■ **Source text**

1 | INTRODUCTION
Computing the three-dimensional structure of protein molecules from
their amino acid sequence first emerged as an aspiration in the 1960s
(1), and since then many different approaches have been tried. CASP
(Critical Assessment of Structure Prediction) was introduced in 1994
with the aim of accelerating progress by rigorously assessing the
performance of methods through a community-wide experiment. Every two
years, members of the experimental community are asked to provide
information about soon-to-be-released structures, and the amino acid
sequence information is passed on to the computational community, with
the challenge of calculating the corresponding three-dimensional atomic
structures. The similarity between computed and experimental structures
is then examined by independent assessors with the support of the UC
Davis Center for CASP (https://predictioncenter.org), the outcome
discussed at an international meeting, and findings published in a
special journal issue. This paper summarizes the results of the
15th experiment, held in 2022, and the authors are the
experiment organizers. Other papers in this issue of PROTEINS are by the
assessors and research groups with leading performances in various
aspects of the experiment. Full details of the experiment, including
targets ad results are at (https://predictioncenter.org). CASP is
complemented by CAMEO (2), a continuous evaluation of computed structure
accuracy that utilizes PDB weekly releases as targets.
CASP has seen massive progress in model accuracy over the course of the
experiments. Initially, through homology modeling methods. But until
recently, there was very limited effectiveness for structures where
homology was not applicable, and accuracy very rarely approached that of
experimental methods. In CASP13 (2018), that began to change
dramatically through the effective application of convolutional neural
networks. That approach resulted in models with correct folds for the
majority of targets (3). That was followed by the introduction of
attention-based networks and other algorithmic advances in CASP14
(2020), resulting in accuracy judged to be competitive with experiment
for about two-thirds of the single protein targets (4). Although
multiple participating research groups made progress in 2020, by far the
most accurate results were obtained with AlphaFold2 (AF2) from the
company DeepMind.

■ **Information supplied**
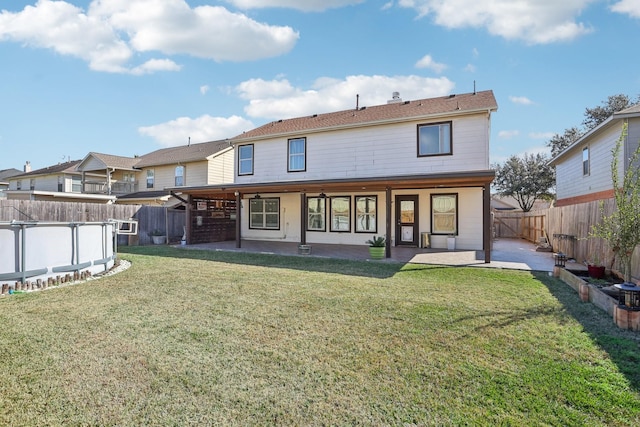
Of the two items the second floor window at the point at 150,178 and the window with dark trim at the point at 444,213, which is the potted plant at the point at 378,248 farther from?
the second floor window at the point at 150,178

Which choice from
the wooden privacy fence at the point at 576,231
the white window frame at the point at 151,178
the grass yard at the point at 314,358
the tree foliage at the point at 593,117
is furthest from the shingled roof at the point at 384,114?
the tree foliage at the point at 593,117

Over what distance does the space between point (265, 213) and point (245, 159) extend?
2829 millimetres

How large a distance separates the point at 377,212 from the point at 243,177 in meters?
A: 6.88

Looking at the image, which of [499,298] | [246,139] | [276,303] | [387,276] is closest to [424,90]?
[246,139]

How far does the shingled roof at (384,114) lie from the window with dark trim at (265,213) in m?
3.13

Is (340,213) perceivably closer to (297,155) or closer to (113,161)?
(297,155)

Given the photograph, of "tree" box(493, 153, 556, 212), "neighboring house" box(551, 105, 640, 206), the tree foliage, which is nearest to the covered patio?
"neighboring house" box(551, 105, 640, 206)

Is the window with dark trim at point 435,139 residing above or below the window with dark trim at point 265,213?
above

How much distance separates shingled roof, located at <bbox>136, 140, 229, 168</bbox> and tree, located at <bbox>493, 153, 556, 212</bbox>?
947 inches

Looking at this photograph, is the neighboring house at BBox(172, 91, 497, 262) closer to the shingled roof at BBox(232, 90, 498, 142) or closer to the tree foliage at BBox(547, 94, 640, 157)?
the shingled roof at BBox(232, 90, 498, 142)

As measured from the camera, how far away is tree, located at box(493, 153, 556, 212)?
1123 inches

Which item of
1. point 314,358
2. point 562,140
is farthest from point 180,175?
point 562,140

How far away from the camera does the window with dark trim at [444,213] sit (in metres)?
12.9

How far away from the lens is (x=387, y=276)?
7.77 m
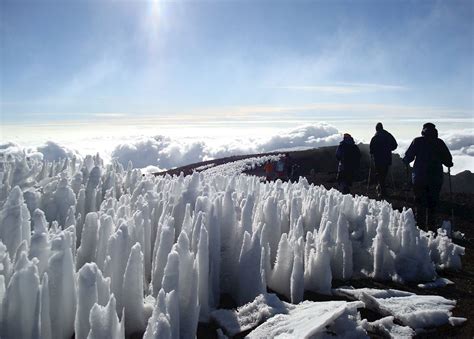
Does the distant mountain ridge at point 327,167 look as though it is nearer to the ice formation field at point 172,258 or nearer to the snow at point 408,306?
the ice formation field at point 172,258

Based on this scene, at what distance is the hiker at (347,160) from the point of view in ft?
51.2

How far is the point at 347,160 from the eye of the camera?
1565cm

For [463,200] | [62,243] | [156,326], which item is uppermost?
[62,243]

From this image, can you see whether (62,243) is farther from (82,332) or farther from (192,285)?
(192,285)

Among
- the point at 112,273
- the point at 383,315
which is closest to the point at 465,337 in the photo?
the point at 383,315

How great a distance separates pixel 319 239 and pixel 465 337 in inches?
76.7

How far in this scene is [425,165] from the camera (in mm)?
11203

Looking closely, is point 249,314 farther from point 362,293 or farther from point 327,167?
point 327,167

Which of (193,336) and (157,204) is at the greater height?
(157,204)

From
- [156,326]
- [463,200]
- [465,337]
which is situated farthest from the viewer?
[463,200]

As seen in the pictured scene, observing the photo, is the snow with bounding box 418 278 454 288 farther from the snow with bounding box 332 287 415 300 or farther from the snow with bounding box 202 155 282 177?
the snow with bounding box 202 155 282 177

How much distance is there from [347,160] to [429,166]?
4.59 m

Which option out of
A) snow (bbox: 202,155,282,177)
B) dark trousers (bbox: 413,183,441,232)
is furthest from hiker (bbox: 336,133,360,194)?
snow (bbox: 202,155,282,177)

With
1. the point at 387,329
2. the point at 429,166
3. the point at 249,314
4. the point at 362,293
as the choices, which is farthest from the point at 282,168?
the point at 249,314
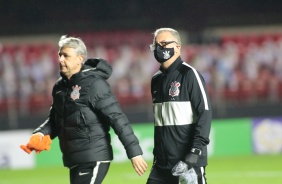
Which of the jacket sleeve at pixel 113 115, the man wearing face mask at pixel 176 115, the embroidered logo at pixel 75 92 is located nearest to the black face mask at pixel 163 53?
the man wearing face mask at pixel 176 115

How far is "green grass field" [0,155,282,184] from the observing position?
41.4 feet

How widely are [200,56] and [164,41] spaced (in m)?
12.3

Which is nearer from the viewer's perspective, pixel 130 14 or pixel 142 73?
pixel 142 73

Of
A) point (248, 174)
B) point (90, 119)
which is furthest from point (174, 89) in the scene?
point (248, 174)

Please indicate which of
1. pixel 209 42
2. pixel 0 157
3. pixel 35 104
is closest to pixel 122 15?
pixel 209 42

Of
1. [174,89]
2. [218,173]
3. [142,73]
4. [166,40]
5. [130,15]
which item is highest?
[130,15]

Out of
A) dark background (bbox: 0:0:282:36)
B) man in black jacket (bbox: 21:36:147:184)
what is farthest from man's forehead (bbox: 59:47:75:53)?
dark background (bbox: 0:0:282:36)

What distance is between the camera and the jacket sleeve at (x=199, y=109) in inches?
245

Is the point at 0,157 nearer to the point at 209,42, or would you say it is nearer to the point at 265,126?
the point at 265,126

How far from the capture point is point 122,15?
25719 mm

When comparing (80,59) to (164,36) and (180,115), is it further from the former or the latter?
(180,115)

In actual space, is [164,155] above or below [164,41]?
below

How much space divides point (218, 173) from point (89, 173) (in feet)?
24.3

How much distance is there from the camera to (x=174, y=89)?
6.44 metres
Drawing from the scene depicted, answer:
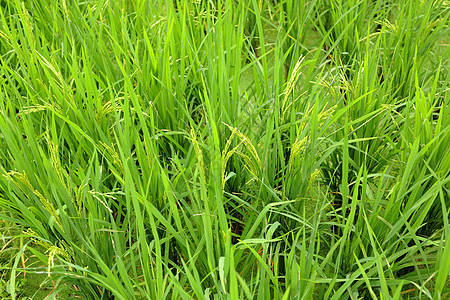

■ **What the task requires**
Copy out the CASP introduction in full, word for word.

■ **Answer below**
1 | INTRODUCTION
Computing the three-dimensional structure of protein molecules from
their amino acid sequence first emerged as an aspiration in the 1960s
(1), and since then many different approaches have been tried. CASP
(Critical Assessment of Structure Prediction) was introduced in 1994
with the aim of accelerating progress by rigorously assessing the
performance of methods through a community-wide experiment. Every two
years, members of the experimental community are asked to provide
information about soon-to-be-released structures, and the amino acid
sequence information is passed on to the computational community, with
the challenge of calculating the corresponding three-dimensional atomic
structures. The similarity between computed and experimental structures
is then examined by independent assessors with the support of the UC
Davis Center for CASP (https://predictioncenter.org), the outcome
discussed at an international meeting, and findings published in a
special journal issue. This paper summarizes the results of the
15th experiment, held in 2022, and the authors are the
experiment organizers. Other papers in this issue of PROTEINS are by the
assessors and research groups with leading performances in various
aspects of the experiment. Full details of the experiment, including
targets ad results are at (https://predictioncenter.org). CASP is
complemented by CAMEO (2), a continuous evaluation of computed structure
accuracy that utilizes PDB weekly releases as targets.
CASP has seen massive progress in model accuracy over the course of the
experiments. Initially, through homology modeling methods. But until
recently, there was very limited effectiveness for structures where
homology was not applicable, and accuracy very rarely approached that of
experimental methods. In CASP13 (2018), that began to change
dramatically through the effective application of convolutional neural
networks. That approach resulted in models with correct folds for the
majority of targets (3). That was followed by the introduction of
attention-based networks and other algorithmic advances in CASP14
(2020), resulting in accuracy judged to be competitive with experiment
for about two-thirds of the single protein targets (4). Although
multiple participating research groups made progress in 2020, by far the
most accurate results were obtained with AlphaFold2 (AF2) from the
company DeepMind.